Figures 13 and 14 show the DNS failure rates and DNS average lookup time for successful queries on 2 of our sampling proxies, ny-1 on east coast and st-1 on west coast. DNS lookup time is usually short (generally well below 50ms), but there are spikes of 50-100ms. Recall that these lookups are only for the controlled set of the intra-CoDeeN ``fetch'' lookups. Since these mappings are stable, well-advertised, and cacheable, responses should be fast for well-behaved name servers. Anything more than tens of milliseconds implies the local nameservers are having problems. These statistics also help to reveal some major problems. For example, the st-1 proxy has a period of 100% DNS failure rate, which is due to the name server disappearing. The problem was resolved when the node's resolv.conf file was manually modified to point to working name servers.
Though DNS failure rates on individual proxies are relatively low, the combined impact of DNS failures on web content retrieval is alarming. Downloading a common web page often involves fetching the attached objects such as images, and the corresponding requests can be forwarded to different proxies. Supposing an HTTP session involves 20 proxies, Figure 15 shows the probability of incurring at least one DNS failure in the session. From the cumulative distribution we can see that for more than 40% of time we have DNS failure probability of at least 10%, which would lead to a pretty unpleasant surfing experience if we did not avoid nodes with DNS problems. Note that these problems often appear to stem from factors beyond our control - Figure 16 shows a DNS nameserver exhibiting periodic failure spikes.

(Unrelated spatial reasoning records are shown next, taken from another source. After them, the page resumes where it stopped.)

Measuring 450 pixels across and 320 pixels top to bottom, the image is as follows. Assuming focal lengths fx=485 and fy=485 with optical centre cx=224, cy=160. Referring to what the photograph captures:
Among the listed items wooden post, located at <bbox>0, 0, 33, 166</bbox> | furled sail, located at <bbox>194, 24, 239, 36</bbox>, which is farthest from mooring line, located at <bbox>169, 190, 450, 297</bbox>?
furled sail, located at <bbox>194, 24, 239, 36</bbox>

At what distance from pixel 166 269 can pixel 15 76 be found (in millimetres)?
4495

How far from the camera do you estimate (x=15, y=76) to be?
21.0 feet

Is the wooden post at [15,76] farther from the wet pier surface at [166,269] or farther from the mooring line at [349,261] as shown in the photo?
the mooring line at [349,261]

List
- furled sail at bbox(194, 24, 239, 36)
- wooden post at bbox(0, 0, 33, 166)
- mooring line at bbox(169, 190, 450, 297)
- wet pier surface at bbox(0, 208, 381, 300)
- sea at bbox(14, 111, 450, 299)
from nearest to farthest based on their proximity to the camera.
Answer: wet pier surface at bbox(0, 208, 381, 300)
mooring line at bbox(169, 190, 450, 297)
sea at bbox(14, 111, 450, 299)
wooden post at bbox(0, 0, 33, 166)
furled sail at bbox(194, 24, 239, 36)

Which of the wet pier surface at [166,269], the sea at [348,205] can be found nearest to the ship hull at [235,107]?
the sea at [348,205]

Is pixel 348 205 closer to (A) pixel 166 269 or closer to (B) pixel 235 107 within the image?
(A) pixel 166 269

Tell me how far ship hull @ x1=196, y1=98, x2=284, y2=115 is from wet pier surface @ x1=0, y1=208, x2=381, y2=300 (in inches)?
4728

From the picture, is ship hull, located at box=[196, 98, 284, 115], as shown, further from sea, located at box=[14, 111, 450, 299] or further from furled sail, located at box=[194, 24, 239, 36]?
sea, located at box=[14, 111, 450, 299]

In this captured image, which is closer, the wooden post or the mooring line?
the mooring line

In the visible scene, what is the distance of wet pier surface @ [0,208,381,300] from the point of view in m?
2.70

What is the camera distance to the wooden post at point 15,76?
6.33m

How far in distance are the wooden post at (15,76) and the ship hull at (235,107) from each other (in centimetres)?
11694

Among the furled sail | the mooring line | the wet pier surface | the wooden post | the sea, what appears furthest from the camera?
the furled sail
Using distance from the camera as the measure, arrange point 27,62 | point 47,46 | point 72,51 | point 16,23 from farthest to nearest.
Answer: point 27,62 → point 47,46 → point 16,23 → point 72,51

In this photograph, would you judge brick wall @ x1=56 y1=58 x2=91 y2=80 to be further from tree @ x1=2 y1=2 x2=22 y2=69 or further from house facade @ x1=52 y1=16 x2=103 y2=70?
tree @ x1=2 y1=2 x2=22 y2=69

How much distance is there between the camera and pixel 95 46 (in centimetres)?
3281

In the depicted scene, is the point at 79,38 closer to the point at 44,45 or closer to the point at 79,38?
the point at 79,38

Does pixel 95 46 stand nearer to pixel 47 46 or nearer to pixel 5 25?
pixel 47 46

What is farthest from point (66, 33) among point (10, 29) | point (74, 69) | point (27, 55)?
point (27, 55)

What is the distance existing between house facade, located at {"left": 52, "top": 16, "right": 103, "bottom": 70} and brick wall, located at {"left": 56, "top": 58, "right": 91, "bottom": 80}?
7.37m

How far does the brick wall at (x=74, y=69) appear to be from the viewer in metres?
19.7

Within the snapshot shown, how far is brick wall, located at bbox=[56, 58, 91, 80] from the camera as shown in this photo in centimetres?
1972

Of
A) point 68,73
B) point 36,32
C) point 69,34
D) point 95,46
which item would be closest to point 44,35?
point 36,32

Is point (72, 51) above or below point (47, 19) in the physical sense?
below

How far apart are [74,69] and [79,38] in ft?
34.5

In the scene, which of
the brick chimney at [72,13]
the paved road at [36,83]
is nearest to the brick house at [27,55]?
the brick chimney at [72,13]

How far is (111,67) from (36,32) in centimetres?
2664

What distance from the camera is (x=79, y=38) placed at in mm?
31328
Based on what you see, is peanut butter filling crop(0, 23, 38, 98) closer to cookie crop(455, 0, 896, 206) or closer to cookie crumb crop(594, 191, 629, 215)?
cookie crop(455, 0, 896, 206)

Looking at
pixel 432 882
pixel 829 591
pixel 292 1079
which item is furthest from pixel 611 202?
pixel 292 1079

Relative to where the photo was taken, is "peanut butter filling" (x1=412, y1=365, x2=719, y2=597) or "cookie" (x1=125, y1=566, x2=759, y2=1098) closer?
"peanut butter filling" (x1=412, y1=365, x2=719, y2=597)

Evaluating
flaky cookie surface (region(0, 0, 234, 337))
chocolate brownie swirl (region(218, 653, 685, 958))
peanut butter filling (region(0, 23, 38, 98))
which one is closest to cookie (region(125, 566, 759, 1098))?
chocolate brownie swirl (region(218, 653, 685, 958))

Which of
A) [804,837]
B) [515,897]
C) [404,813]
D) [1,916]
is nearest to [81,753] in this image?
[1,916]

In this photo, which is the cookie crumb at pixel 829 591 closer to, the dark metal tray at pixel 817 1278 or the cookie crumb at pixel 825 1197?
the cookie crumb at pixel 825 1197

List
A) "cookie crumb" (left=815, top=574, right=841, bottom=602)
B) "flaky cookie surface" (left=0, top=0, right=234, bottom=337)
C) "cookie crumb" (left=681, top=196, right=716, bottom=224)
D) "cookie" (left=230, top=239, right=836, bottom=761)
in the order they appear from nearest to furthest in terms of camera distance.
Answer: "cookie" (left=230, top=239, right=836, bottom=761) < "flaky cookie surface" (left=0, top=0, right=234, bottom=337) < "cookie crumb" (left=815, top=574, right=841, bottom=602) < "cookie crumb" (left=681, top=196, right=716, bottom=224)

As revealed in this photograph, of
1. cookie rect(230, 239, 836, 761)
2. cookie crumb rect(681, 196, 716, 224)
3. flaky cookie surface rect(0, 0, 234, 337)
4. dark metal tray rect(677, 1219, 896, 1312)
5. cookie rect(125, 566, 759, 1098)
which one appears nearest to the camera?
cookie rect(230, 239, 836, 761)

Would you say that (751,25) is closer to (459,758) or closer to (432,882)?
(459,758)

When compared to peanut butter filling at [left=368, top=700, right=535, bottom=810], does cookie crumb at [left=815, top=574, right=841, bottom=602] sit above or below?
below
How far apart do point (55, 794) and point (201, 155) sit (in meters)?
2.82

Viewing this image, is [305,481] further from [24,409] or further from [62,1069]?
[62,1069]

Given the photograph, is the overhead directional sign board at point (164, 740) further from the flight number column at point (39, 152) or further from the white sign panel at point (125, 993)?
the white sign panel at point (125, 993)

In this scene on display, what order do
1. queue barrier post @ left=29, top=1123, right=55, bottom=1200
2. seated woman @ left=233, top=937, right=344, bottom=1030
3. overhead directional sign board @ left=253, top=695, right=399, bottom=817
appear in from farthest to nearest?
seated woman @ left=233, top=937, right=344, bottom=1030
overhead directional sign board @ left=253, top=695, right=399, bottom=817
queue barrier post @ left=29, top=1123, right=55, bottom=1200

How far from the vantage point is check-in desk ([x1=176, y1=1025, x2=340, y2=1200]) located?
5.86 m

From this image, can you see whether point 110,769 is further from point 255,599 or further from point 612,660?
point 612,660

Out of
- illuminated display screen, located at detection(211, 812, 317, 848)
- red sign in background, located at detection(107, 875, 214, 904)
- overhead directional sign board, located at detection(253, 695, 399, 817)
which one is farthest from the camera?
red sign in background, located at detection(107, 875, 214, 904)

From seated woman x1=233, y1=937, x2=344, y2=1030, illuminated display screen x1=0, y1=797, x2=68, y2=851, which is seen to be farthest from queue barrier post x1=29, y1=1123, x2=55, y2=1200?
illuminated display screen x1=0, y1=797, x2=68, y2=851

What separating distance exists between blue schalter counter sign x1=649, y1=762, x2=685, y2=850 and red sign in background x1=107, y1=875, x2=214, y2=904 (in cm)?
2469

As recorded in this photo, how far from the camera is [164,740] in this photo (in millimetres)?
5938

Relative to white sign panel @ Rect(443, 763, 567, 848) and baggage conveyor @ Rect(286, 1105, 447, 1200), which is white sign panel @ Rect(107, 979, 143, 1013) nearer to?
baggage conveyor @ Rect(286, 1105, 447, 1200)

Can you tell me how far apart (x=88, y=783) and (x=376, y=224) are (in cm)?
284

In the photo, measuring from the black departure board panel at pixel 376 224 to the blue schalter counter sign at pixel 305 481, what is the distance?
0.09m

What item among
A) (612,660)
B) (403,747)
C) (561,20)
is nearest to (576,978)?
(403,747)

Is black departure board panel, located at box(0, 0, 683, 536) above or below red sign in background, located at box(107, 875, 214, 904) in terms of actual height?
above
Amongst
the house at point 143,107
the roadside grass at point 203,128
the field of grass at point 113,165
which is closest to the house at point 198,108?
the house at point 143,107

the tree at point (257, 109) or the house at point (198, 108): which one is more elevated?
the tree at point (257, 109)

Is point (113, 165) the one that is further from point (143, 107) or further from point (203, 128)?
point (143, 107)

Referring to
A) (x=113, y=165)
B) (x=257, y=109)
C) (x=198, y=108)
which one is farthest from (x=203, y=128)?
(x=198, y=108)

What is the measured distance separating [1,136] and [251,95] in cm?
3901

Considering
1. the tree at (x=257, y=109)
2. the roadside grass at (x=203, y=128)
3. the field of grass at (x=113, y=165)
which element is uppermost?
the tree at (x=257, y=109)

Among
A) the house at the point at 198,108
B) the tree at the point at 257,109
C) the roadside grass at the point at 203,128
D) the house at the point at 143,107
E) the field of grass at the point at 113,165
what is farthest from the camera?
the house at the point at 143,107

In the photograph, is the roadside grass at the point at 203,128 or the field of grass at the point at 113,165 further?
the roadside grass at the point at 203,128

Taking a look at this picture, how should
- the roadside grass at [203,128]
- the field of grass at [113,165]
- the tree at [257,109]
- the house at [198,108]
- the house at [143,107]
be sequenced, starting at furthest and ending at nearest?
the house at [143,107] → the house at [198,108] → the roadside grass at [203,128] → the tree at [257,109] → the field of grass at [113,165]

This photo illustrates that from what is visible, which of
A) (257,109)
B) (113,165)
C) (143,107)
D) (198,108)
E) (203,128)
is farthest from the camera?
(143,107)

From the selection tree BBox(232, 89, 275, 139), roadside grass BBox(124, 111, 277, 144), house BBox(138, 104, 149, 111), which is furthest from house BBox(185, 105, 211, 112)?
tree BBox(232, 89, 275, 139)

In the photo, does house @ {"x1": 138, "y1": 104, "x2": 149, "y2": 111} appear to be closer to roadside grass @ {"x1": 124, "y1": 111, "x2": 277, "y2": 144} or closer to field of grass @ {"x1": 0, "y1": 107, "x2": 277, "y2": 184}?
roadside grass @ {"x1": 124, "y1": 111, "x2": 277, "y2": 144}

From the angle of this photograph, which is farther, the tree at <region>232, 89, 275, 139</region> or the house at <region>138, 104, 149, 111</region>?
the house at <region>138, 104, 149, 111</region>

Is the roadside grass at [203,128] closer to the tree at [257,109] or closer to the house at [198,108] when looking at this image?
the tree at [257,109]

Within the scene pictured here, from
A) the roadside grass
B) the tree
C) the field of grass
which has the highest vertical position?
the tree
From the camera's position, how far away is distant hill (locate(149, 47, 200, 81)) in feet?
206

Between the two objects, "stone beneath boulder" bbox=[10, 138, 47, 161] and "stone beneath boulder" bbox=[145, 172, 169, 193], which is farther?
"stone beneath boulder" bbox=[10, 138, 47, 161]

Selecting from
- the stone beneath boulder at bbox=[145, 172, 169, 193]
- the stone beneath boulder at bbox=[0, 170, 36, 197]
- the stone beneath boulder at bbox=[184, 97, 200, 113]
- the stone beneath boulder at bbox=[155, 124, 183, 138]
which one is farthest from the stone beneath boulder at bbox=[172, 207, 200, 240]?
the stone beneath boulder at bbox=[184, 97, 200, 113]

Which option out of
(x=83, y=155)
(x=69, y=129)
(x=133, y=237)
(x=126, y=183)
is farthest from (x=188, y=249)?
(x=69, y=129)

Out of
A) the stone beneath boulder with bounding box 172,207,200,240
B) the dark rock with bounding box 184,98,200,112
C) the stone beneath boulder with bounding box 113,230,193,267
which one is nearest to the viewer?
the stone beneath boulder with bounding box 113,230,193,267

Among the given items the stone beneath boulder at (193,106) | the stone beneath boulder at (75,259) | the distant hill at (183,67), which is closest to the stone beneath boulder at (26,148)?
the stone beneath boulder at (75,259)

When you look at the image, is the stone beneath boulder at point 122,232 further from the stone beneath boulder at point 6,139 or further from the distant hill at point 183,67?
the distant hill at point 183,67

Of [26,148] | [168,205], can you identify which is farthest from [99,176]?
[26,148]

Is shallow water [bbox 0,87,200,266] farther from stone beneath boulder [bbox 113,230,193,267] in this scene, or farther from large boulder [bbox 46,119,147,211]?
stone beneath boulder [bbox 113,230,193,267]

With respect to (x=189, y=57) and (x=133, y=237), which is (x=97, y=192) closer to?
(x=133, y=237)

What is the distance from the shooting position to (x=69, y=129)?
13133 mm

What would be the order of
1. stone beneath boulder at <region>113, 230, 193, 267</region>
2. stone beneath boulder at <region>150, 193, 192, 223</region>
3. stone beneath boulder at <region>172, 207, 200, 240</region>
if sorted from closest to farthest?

Such spikes are common across many nameservers, and we believe that they reflect a cron-initiated process running on the nameserver.
To avoid such problems, we have taken two approaches to reduce the impact of DNS lookups in CoDeeN. The first is a change in redirector policy that is intended to send all requests from a single page to the same reverse proxy node. If a request contains a valid ``referer'' header, it is used in the hashing process instead of the URL. If no such header exists, the last component of the URL is omitted when hashing. Both of these techniques will tend to send all requests from a single page to the same reverse proxy. Not only will this result in fewer DNS lookups, but it will also exploit persistent connections in HTTP. The second modification to reduce the problems stemming from DNS is a middleware DNS brokering service we have developed, called CoDNS. This layer can mask local DNS resolver failure by using remote resolvers, and is described elsewhere [17].